Islam sebagai agama yang sempurna dan paripurna memiliki seperangkat aturan yang mampu menyolusikan segala problematika. Hal ini dimulai dengan mewujudkan tiga unsur pokok, yakni ketakwaan individu, kontrol masyarakat, dan peran negara yang menegakkan aturan beserta sanksi tegas. Penyalahgunaan dan peredaran narkoba jelas terkategori sebagai aktivitas yang diharamkan di dalam Islam. Efek halusinasi, mabuk ataupun fly yang pengguna rasakan menjadi dasar sebagian ulama untuk mengategorikan narkoba sebagai barang haram sebagaimana khamar.

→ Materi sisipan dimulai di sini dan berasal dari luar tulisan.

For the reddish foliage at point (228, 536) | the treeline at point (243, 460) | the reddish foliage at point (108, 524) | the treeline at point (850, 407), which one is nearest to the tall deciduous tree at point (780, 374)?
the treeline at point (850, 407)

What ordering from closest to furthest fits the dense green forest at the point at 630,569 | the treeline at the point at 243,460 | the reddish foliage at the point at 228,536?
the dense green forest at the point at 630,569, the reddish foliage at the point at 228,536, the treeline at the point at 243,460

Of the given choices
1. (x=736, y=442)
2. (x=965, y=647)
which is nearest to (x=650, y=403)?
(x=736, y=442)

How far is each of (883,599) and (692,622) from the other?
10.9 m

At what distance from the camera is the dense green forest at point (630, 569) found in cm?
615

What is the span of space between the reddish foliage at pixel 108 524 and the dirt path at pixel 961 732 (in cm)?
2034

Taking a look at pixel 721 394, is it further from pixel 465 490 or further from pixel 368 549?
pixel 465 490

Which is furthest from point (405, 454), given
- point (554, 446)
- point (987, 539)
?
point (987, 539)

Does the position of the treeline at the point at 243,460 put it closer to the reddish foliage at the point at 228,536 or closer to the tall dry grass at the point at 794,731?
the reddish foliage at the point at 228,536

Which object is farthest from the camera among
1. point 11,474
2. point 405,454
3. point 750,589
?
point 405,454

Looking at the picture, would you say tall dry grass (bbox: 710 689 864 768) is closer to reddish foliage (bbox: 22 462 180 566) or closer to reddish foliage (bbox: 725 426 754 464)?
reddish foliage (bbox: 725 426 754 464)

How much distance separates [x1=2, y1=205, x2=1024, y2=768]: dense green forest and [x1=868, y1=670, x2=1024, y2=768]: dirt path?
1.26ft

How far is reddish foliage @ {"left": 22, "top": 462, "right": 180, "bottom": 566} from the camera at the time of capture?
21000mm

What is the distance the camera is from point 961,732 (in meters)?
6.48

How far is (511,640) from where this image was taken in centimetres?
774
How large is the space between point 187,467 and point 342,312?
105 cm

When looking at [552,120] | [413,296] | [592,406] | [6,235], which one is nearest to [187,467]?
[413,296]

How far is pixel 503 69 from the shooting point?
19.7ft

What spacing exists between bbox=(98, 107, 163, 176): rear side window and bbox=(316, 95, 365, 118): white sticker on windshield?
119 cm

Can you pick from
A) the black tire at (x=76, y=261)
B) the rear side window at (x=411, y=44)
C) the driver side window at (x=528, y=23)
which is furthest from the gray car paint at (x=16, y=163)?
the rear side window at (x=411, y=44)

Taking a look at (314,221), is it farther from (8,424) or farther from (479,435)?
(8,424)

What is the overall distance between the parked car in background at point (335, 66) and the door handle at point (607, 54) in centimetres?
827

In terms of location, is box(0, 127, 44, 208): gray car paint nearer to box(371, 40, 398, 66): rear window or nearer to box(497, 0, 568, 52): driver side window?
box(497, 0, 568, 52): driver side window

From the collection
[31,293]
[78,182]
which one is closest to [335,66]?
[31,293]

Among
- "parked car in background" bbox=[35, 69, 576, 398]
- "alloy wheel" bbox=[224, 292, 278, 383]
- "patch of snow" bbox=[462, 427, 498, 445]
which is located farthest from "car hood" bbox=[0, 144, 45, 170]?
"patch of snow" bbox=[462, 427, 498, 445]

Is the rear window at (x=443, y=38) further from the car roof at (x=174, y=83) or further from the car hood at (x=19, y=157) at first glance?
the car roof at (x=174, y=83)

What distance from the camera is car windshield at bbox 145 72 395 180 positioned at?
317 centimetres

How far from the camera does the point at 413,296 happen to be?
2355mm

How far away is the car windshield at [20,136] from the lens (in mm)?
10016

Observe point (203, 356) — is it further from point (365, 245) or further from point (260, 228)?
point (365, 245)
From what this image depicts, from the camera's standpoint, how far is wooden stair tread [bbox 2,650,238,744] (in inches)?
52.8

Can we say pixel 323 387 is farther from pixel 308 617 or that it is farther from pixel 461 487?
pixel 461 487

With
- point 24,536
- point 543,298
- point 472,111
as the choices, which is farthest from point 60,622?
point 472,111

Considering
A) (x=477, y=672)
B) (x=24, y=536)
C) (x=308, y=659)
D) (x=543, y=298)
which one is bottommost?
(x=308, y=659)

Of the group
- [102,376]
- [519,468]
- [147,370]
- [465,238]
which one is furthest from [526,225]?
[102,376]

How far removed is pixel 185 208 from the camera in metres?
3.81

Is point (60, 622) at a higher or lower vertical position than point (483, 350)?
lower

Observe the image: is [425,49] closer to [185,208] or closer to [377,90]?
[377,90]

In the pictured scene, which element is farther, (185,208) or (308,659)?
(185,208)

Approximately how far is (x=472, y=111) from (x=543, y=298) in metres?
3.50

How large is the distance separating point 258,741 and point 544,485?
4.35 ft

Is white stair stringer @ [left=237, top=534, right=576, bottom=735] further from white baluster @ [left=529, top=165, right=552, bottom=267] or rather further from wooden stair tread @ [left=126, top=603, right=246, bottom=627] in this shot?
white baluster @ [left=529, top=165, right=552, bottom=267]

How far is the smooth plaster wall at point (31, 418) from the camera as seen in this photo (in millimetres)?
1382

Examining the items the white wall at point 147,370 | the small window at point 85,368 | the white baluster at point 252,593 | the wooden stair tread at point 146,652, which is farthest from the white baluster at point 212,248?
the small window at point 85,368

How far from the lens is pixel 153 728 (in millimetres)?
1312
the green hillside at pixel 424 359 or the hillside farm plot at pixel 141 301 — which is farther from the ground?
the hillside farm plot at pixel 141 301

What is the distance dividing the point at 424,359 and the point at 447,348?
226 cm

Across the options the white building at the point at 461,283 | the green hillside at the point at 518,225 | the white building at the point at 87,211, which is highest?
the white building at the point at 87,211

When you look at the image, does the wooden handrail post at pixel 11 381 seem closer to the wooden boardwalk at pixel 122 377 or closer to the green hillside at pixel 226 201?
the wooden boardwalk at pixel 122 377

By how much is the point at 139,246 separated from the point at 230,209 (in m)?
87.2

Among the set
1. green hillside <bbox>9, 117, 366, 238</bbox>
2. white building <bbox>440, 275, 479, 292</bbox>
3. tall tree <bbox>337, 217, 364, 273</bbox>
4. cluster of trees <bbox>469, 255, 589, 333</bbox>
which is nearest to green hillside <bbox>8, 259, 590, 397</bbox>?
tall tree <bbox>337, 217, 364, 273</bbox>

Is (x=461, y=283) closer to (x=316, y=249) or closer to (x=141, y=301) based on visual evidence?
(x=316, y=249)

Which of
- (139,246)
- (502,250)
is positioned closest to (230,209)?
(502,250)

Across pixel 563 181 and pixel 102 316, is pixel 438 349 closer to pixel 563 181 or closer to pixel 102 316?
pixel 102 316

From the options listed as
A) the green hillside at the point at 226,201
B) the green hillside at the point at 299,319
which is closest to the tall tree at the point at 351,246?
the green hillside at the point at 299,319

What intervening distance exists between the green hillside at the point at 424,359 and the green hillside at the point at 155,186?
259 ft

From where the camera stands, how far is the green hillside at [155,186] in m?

Menyadari hal ini, individu masyarakat akan menjauhi penyalahgunaan narkoba karena ketaatannya kepada Allah Swt. Sebagaimana Allah Swt. telah berfirman dalam QS Al-Maidah: 90, “Hai orang-orang yang beriman, sesungguhnya khamar, judi, berhala-berhala, panah-panah (yang digunakan untuk mengundi nasib) adalah kekejian yang termasuk perbuatan setan. Maka, jauhilah ia agar kamu mendapat keberuntungan.”
Ibnu Umar juga telah meriwayatkan bahwa Rasulullah saw. bersabda, “Setiap yang muskir (memabukkan) adalah khamar, dan setiap yang muskir adalah haram.” (HR. Muslim)
Selain itu, aktivitas amar makruf nahi mungkar yang menjadi suatu kewajiban akan melahirkan kontrol masyarakat terhadap segala bentuk penyimpangan syariat. Sehingga tidak lagi ditemukan mental individualis di tengah-tengah masyarakat. Sistem persanksian di dalam Islam yang tegas dan menimbulkan efek jera juga menjadi unsur terakhir yang mampu memberantas permasalahan terkait narkoba. Maka, jelas bahwa sistem Islam yang berlandaskan akidah Islam akan melahirkan individu dan masyarakat yang bermental takwa sekaligus melahirkan pemimpin dan aparatnya yang takwa lagi amanah dalam mengurusi umat sesuai dengan syariat Ilahi.
Hadanallahu waiyyakum, Wallahu a’lam bishawwab.